• _Exercise aim_
The data follows this line. Copy verbatim the line with "Comparing the positions, is" and each line after it to the end.

• _Input for this task_
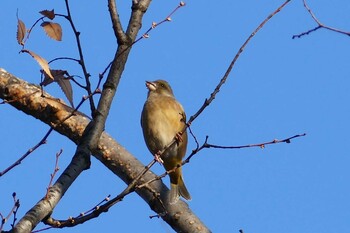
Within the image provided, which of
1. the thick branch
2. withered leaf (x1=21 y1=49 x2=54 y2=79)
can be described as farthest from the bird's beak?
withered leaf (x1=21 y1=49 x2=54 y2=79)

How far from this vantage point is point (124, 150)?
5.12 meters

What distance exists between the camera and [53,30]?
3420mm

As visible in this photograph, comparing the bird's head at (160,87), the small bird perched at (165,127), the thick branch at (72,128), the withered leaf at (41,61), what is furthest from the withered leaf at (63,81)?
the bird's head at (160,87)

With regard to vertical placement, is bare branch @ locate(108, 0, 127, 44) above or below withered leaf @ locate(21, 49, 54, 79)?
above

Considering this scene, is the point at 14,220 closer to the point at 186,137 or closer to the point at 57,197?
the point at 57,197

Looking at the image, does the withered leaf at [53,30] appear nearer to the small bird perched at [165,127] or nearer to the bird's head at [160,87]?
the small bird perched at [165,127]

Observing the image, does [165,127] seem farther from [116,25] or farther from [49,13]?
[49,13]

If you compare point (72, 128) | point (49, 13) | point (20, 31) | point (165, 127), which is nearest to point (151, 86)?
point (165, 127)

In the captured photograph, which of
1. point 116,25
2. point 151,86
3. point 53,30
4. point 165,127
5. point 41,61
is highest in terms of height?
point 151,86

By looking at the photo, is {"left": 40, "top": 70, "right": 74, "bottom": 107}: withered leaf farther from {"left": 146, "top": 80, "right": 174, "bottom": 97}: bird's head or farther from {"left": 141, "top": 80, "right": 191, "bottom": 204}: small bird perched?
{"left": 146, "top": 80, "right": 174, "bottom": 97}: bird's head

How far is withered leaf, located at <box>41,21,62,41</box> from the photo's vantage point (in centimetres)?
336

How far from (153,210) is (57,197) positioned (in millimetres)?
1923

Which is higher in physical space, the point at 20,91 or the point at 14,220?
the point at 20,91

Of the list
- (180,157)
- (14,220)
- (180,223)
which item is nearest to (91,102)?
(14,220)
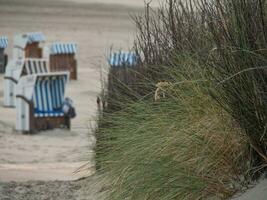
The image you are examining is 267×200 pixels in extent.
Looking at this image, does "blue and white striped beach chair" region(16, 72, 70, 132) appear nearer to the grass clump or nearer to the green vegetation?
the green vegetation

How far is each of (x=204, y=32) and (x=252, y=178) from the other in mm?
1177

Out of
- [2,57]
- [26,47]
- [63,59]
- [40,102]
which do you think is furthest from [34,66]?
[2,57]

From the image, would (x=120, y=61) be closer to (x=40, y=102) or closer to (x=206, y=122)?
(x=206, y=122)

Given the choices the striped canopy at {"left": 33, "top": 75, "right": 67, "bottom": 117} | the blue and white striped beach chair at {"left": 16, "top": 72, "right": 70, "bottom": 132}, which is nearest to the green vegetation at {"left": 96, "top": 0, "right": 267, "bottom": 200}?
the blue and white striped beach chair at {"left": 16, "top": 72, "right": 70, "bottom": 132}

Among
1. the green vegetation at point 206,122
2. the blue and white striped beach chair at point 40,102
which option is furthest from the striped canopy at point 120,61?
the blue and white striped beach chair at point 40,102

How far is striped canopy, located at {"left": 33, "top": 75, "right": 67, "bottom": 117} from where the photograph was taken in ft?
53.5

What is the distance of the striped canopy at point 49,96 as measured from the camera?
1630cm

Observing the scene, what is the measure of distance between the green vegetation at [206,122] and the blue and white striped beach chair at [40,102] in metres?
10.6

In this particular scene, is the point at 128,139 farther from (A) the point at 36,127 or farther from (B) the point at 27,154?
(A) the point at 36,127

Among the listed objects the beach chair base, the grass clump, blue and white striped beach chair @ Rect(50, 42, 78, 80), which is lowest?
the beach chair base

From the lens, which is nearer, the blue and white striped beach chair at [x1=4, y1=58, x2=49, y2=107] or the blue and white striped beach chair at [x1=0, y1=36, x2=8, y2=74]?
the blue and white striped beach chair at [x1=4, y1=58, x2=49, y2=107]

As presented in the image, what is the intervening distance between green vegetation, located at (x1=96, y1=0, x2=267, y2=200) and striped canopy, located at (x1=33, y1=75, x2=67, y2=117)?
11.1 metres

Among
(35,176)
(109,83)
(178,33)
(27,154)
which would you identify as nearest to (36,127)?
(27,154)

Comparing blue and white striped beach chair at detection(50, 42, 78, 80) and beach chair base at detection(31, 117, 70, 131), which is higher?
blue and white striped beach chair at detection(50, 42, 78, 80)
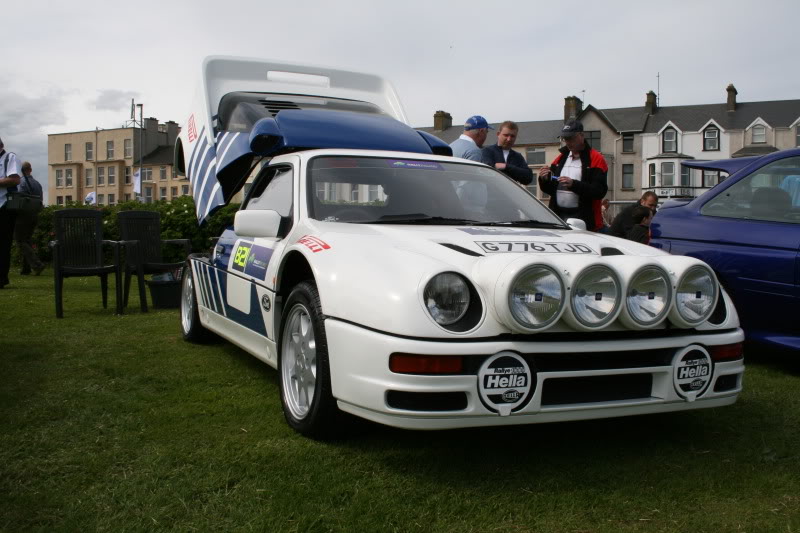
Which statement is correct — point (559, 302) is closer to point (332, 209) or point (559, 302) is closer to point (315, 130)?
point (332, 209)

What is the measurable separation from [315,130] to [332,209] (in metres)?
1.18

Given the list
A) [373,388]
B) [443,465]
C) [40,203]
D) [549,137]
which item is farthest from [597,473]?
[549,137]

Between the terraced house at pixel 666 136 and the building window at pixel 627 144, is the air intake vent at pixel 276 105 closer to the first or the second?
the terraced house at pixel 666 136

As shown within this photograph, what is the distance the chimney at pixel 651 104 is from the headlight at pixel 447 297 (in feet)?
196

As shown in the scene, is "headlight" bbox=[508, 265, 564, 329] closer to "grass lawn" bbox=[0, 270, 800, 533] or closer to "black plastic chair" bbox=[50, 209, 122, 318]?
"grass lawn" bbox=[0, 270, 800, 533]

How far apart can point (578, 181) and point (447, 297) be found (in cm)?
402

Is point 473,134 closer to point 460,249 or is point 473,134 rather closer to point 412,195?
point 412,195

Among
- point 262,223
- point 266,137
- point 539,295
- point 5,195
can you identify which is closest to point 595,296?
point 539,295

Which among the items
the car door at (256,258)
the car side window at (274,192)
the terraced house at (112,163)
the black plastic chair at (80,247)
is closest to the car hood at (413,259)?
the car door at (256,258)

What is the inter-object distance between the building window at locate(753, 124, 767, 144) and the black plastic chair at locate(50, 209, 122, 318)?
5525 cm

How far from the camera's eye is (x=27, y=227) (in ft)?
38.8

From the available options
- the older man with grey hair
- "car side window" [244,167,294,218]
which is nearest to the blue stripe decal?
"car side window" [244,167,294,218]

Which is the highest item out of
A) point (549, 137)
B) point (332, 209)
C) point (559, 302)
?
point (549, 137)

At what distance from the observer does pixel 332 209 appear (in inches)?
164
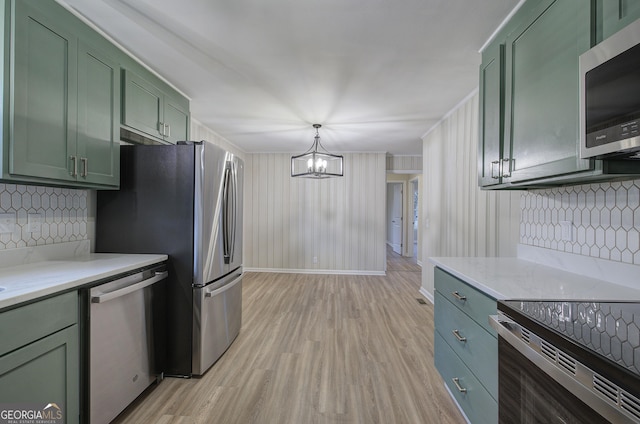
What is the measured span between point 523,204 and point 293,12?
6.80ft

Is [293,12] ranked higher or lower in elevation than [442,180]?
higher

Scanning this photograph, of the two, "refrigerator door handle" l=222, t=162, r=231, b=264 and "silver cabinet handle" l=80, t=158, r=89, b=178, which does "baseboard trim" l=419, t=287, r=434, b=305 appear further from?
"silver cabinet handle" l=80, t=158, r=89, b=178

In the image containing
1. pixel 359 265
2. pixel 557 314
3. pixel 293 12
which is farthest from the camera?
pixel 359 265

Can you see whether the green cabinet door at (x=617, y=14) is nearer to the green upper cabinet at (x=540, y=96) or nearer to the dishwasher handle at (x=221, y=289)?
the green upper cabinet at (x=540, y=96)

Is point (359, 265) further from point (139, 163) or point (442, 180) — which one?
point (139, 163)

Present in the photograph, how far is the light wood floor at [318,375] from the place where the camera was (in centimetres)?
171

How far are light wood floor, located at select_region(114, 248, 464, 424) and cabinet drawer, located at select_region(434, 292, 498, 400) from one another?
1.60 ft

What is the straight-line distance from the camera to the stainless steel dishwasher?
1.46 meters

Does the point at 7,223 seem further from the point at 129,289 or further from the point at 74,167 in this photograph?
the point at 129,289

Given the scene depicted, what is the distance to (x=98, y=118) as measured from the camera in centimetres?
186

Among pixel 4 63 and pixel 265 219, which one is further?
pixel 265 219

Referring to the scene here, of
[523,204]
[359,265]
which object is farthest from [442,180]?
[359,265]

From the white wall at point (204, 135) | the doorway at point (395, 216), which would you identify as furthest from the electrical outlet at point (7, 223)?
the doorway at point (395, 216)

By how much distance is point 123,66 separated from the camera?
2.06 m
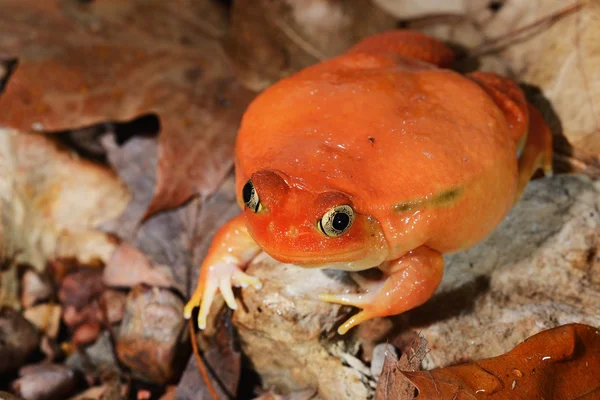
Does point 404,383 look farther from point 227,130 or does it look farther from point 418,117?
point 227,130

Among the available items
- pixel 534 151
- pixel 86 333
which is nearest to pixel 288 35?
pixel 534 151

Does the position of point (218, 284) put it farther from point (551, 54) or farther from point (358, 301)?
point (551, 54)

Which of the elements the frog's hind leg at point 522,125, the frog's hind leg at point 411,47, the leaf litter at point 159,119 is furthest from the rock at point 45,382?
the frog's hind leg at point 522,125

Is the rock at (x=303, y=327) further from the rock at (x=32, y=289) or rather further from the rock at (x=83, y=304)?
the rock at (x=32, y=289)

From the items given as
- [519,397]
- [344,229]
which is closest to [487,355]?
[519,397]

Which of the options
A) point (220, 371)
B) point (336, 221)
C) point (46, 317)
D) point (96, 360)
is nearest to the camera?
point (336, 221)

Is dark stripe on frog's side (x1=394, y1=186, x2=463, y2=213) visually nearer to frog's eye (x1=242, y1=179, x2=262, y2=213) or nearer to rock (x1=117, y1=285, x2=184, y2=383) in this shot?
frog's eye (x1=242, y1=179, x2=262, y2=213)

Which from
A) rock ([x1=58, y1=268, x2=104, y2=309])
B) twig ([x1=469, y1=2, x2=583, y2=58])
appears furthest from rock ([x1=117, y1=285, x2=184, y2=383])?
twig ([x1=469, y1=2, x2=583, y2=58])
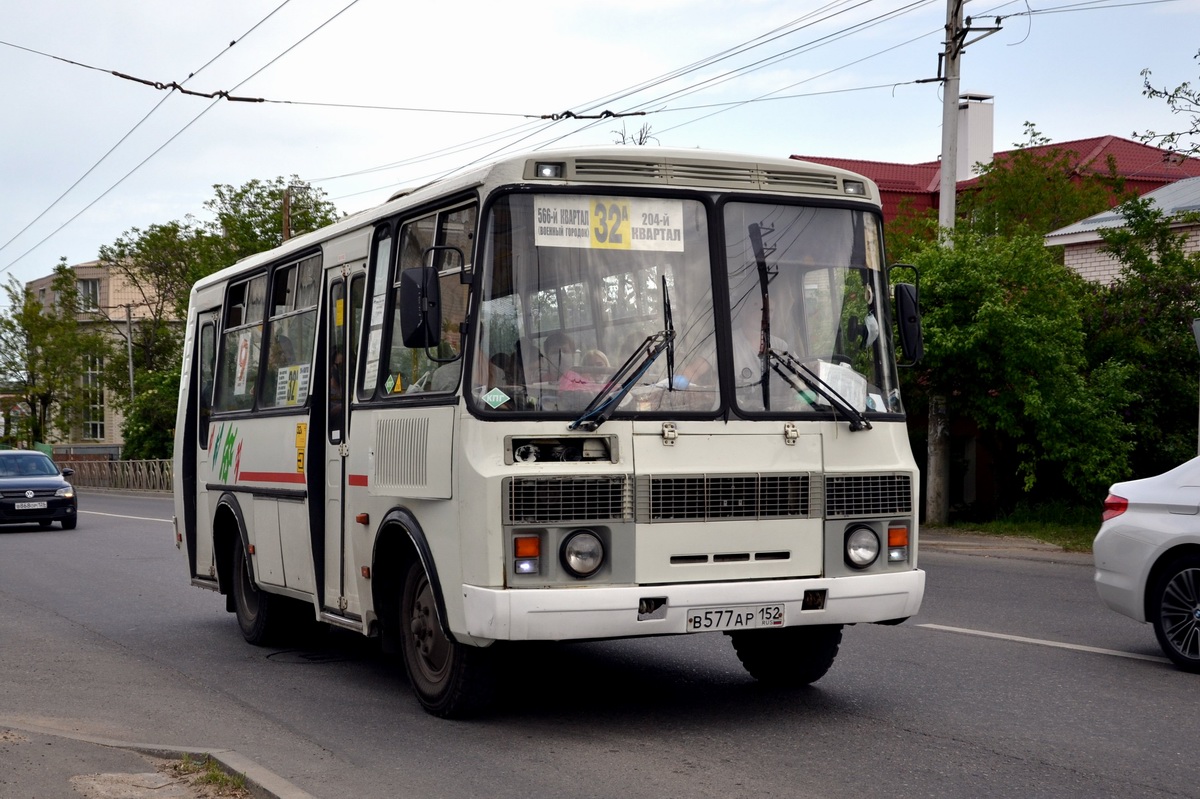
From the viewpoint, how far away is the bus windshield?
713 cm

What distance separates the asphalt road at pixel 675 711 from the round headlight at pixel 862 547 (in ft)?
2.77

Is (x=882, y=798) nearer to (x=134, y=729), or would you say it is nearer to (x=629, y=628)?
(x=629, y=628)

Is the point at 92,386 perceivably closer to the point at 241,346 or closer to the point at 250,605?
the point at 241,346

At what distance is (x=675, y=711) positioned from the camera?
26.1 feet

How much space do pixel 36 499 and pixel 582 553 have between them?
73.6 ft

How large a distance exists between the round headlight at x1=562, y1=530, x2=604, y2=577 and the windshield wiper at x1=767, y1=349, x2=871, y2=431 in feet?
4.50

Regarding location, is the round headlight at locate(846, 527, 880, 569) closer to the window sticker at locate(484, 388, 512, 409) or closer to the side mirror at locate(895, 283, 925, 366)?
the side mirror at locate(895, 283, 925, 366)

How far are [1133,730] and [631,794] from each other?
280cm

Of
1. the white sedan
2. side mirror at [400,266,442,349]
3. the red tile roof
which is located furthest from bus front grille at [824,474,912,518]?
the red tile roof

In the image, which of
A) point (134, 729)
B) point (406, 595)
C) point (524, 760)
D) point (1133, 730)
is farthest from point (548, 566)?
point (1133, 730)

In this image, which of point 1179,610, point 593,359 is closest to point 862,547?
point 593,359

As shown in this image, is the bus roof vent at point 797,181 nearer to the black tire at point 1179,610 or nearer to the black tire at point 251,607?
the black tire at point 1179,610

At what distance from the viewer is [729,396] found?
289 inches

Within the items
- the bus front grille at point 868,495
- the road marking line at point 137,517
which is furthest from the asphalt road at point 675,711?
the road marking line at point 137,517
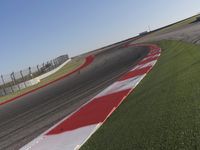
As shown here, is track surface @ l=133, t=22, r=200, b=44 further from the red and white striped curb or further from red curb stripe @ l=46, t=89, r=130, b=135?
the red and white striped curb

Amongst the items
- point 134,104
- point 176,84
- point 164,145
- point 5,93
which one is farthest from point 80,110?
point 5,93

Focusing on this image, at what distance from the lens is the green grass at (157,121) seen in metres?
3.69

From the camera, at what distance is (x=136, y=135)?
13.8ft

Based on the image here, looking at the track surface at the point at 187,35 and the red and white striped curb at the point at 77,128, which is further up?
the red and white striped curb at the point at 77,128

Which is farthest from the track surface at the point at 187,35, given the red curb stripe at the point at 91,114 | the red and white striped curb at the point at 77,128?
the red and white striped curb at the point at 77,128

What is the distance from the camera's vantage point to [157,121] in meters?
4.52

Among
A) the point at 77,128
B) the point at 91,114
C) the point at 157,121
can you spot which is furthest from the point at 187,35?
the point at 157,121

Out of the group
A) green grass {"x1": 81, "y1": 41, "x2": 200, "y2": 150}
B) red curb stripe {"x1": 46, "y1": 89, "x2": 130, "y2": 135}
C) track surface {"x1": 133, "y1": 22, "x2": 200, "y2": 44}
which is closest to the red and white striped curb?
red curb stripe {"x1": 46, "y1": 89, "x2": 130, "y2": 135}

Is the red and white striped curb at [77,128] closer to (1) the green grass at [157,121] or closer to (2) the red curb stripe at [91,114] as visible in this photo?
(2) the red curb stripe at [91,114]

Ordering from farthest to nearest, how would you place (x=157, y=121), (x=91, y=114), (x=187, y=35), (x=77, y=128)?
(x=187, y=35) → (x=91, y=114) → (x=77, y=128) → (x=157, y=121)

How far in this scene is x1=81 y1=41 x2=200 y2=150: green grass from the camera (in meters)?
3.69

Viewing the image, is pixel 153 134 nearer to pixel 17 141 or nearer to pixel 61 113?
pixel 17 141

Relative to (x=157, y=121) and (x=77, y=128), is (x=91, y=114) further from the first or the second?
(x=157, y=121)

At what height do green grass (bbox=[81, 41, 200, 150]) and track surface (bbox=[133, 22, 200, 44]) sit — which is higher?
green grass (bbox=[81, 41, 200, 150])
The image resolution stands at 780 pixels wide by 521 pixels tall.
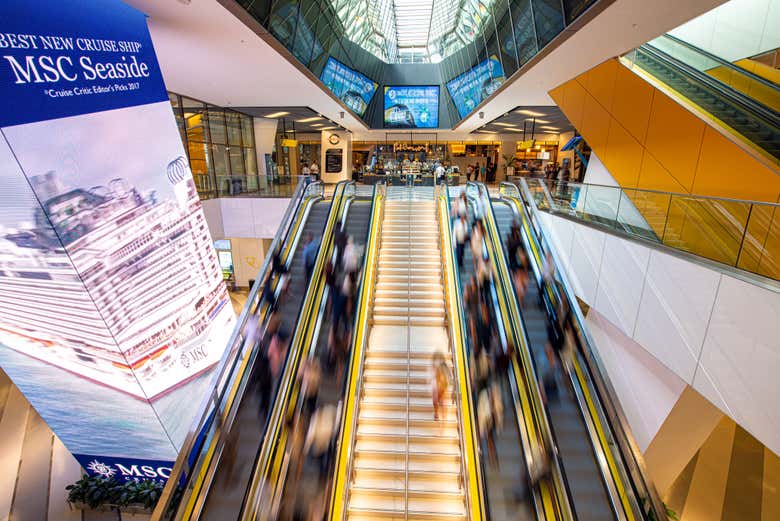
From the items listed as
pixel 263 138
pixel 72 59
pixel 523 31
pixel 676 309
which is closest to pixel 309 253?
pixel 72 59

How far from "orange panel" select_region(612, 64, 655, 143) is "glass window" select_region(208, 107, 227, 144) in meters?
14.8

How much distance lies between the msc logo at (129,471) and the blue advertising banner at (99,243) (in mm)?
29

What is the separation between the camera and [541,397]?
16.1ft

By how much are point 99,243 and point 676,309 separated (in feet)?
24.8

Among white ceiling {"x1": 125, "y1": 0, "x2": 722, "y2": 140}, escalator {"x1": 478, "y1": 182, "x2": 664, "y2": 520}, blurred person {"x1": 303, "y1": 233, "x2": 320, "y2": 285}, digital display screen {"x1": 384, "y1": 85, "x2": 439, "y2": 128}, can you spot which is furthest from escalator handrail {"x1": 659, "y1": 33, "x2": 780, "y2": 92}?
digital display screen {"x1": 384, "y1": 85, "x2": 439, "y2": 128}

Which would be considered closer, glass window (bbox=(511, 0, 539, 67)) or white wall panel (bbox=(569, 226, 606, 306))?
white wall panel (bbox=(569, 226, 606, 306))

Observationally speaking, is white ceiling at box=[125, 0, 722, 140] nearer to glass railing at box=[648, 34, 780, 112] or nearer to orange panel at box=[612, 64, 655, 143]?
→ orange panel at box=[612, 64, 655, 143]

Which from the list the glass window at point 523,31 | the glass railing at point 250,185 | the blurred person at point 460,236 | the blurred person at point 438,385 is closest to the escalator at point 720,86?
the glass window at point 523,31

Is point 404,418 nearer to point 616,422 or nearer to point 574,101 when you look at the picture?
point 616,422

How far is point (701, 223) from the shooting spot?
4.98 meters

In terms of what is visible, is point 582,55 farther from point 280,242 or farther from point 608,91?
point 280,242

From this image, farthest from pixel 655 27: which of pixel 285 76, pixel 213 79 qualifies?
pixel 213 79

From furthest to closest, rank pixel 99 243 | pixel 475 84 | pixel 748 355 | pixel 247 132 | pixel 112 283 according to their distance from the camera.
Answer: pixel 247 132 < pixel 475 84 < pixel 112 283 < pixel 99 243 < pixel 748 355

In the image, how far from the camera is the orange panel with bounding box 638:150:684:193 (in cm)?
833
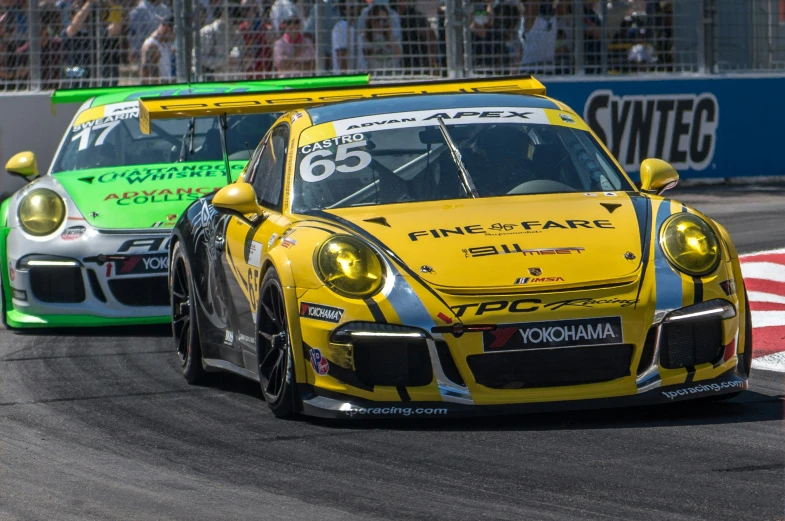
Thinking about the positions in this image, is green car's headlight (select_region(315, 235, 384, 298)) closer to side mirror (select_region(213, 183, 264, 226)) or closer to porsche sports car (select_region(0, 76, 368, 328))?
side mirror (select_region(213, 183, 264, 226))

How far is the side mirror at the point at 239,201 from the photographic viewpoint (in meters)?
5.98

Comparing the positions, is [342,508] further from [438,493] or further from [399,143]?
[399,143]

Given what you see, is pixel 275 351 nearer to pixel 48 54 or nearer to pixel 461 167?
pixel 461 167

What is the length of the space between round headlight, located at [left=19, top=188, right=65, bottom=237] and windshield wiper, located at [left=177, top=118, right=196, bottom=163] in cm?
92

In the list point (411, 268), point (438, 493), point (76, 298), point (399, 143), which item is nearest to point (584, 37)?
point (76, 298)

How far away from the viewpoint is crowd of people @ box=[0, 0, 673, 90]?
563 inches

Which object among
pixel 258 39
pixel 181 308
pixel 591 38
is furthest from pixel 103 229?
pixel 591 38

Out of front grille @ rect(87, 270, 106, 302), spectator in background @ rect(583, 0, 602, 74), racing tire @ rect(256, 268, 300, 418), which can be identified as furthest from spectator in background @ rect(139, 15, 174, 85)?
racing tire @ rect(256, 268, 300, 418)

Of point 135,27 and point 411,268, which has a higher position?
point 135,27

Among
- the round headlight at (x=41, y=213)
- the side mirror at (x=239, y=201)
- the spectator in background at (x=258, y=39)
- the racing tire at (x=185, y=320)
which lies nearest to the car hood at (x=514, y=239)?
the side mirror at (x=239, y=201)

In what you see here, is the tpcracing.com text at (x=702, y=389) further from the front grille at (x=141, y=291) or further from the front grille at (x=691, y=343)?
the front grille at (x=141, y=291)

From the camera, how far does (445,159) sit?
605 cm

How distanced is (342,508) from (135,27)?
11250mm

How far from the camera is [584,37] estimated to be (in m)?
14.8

• _Answer in full_
Comparing the positions, is [342,508] further from [438,493] or further from [399,143]?
[399,143]

Given what you see, is pixel 275 351 nearer to pixel 48 54 or nearer to pixel 461 167?
pixel 461 167

What is the length of the space between round headlight, located at [left=19, top=188, right=65, bottom=237] and windshield wiper, located at [left=177, top=118, right=196, bottom=163] in cm?
92

In the list point (411, 268), point (438, 493), point (76, 298), point (399, 143), which item is nearest to point (584, 37)?
point (76, 298)

How far away from the viewpoint is crowd of people @ box=[0, 0, 673, 90]?
563 inches

Which object among
pixel 258 39
pixel 181 308
pixel 591 38
is furthest from pixel 103 229?
pixel 591 38

Out of front grille @ rect(87, 270, 106, 302), spectator in background @ rect(583, 0, 602, 74), racing tire @ rect(256, 268, 300, 418), which can be identified as furthest from spectator in background @ rect(139, 15, 174, 85)?
racing tire @ rect(256, 268, 300, 418)

Of point 135,27 and point 411,268, which has a higher position?
point 135,27

Among
- the round headlight at (x=41, y=213)
- the side mirror at (x=239, y=201)
- the spectator in background at (x=258, y=39)
- the racing tire at (x=185, y=320)
which lies nearest to the car hood at (x=514, y=239)?
the side mirror at (x=239, y=201)

In what you see here, is the tpcracing.com text at (x=702, y=389) further from the front grille at (x=141, y=291) or further from the front grille at (x=691, y=343)?
the front grille at (x=141, y=291)

From the camera, how far does (445,159) sit?
605 cm

How distanced is (342,508) from (135,27)?
11250mm

How far from the camera is [584,37] estimated to be (in m)?
14.8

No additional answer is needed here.